これからも前向きに 名大社会長ブログ

カテゴリ「本を読む 映画を観る」の記事一覧:

憧れを超えた侍たち 世界一への記録

映画館で観たかったが、タイミングが合わず見逃した作品。
嬉しいことにAmazonプライムで公開されたので、早々に観ることができた。
素直に感動。
スポーツの醍醐味を味わうことができた今回のWBC。

最近、野球を見ることは少なかった。
地元ドラゴンズの不甲斐なさもあるが、野球場に行くことも、TV観戦もない。
せいぜいスポーツニュースを見て、落胆する程度。
自分の中で盛り上がりはなかった。

しかし、このWBCは違った。
日を追うごとにゾクゾク、ワクワクしていい緊張感が体を覆った。
ほとんど見ることのなかった中継も、
時間の都合がつけばスマホなど横道に逸れることなく集中した。

負けたらその場で終了のトーナメントは面白い。
誰しもそうだと思うが、二転三転した準決勝は抜群に面白かった。
何度も見ている映像も飽きることはない。
その度に感動してしまう自分の単純さを嘆きながらも、喜んでしまう。
もちろん決勝も・・・。

それをまとめ上げた今回のドキュメンタリー。
栗山監督の発言や行動を中心にチーム作りが明らかになっていく。
野球ファンだけでなく、経営陣やリーダーも見た方がいいんだろうね。

選手の心模様も人間ぽっくていい。
佐々木投手は20歳そこそこ。
息子と同い年なので、いくら立派に見えても精神的な幼さは残る。
それが却って清々しい。

不振の村上選手も同様。
僕らは無責任に勝手なことをいうが、そのプレッシャーは本人しか分からない。
無責任な僕らが同じ立場なら一瞬にして消え去っていた。
スーパースターだって人間なんだ。
大谷翔平は違うかもしれないけど(笑)。

その人間らしさを感じることができたのもこのドキュメンタリー。
同じプロ同士でも若手はダルビッシュに緊張するし、
大勢のファンが囲む姿を選手はバスから撮影するし。
バッテリーの何気ない会話も普段の番組では見ることができない。

栗山監督はこれで無職というが、講演なんかは引っ張りだこだろう。
そうそう、一昨日、北海道で開催された全就研の講演も栗山監督。
本来、僕は参加予定だったが、大学の授業があり参加できず。
参加したFネットのメンバーが羨ましくて仕方ない。

すこぶる野球ファンじゃなくても感動を与えてもらったWBC。
このドキュメンタリーも見て損はないね。

以上、北海道からでした(笑)。

映画「リバー、流れないでよ」

面白い。
何度もクスクスと笑ってしまった。
そして途中からはウルっときたり。

ゲラゲラ笑ったり、感動して涙を流す映画ではない。
しかし、とても心地いい時間を送ることができた。

内容は全く違うが、近い作品でいえば5年前の「カメラを止めるな」
映画はアイデア勝負であることを教えてくれる。
きっと予算はない。
いや間違いなく使えるお金は少ない低予算映画。

知っている俳優は本上まなみと近藤芳正くらい。
ほぼ知らない俳優陣が映画内を駆け巡る。
それもそのはず。
メインは劇団「ヨーロッパ企画」の俳優陣。

┄┄┄┄┄┄

> _課題_: 上の映画感想ブログを、最後の文のあとから書き継いでください。

> _提供資料_:
┄┄┄┄┄┄

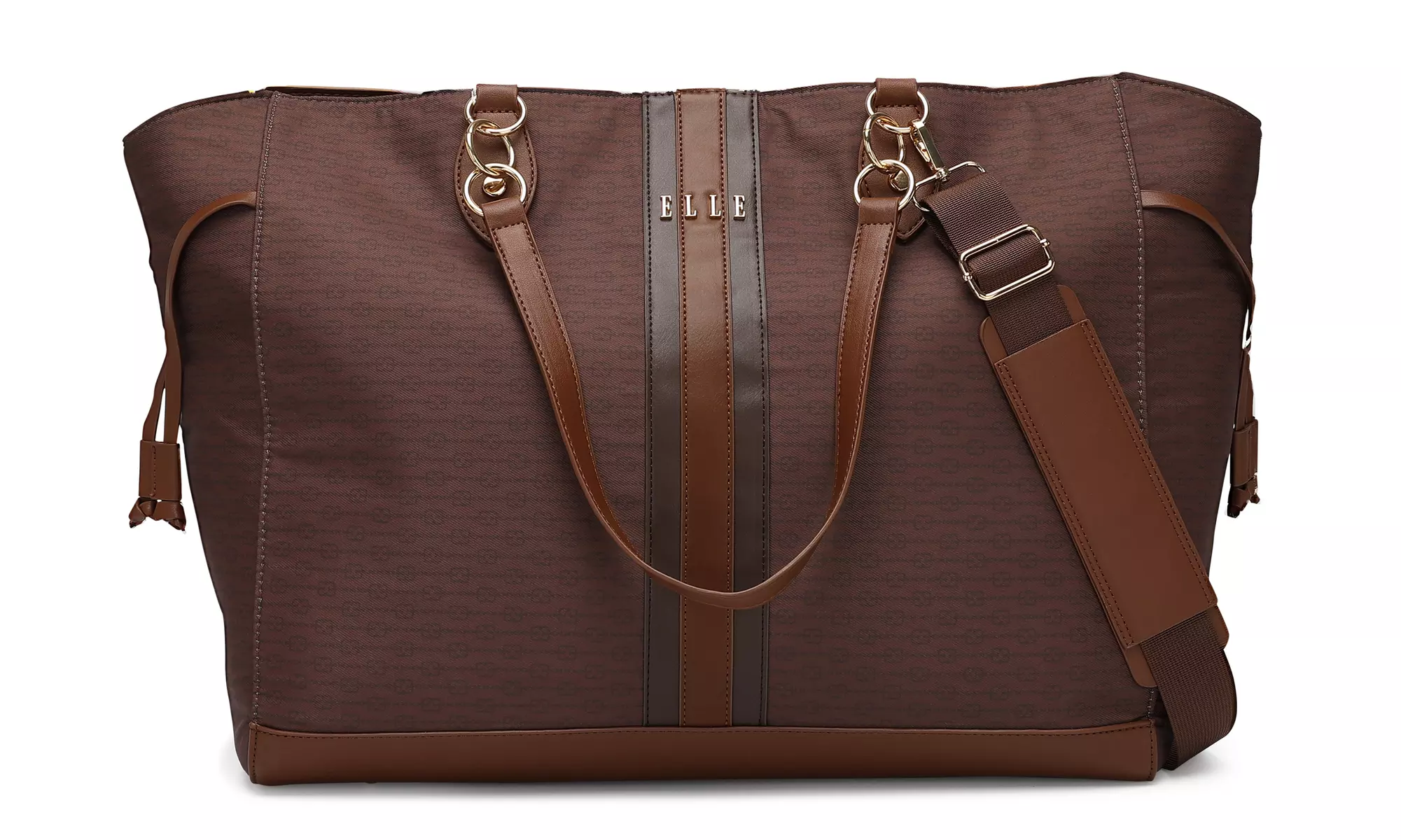 ELLE Eleganza Monogram Weekender Tote Bag 32L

┄┄┄┄┄┄

> _解答欄_:
人気のある劇団のようだが、
僕は劇団を主宰する上田誠も劇団名も初めて知った。

同時に機会があれば観たいとも思った。
奇想天外な演出で観客を喜ばすのだろう。
映画の内容から容易に想像できる。

その劇団の俳優陣が素晴らしい。
主役ミコト役の藤谷理子はとてもチャーミング。
彼女の動きを見ているだけで画面に吸い込まれていく。

映画の舞台は京都の貴船。
昨年お邪魔した場所が全面的なロケ地。
実在する老舗料理旅館「ふじや」で繰り広げられる。
雰囲気もよさよう。
誰が川床に連れてってくれないかな・・・。
とどうでもいいことも強烈に感じたり。

本作はそれほど大きな話題にはなっていない。
しかし、レビューを読むととても評判がいい。

解説には
「冬の京都・貴船を舞台に繰り返す2分間のタイムループから
抜け出せなくなった人々の混乱を描いた群像コメディ」

と紹介されているが、これでは何のことか分からない。

その方がいい。
ネタバレは面白さは半減させる。
ただこれをネタバレさせるのはとても難しい。
かなりの表現力が求められる。

だから僕はネタバレしない。
映画を観て、
「なるほど、2分間のタイムループって、こういうことなのね」
と感心してもらえばいい。
確かに納得してしまう。

映画はお金をかけなくてもいくらでも面白い作品はできる。
それを改めて教えてもらった。
こんな作品を多くの方に観てもらい、
新たな才能が注目され活躍の場が広がることを願いたい。

映画「To Leslie トゥ・レスリー」

どん底まで堕ちたシングルマザーの再生物語。
この類の映画は数多く存在すると思う。
どん底への堕ち方も様々だが、凡人から見ればあり得ないどうしようもなさ。

同情すること点なんて一つもない。
共感することもなければ、腹立たしくなるだけのこと。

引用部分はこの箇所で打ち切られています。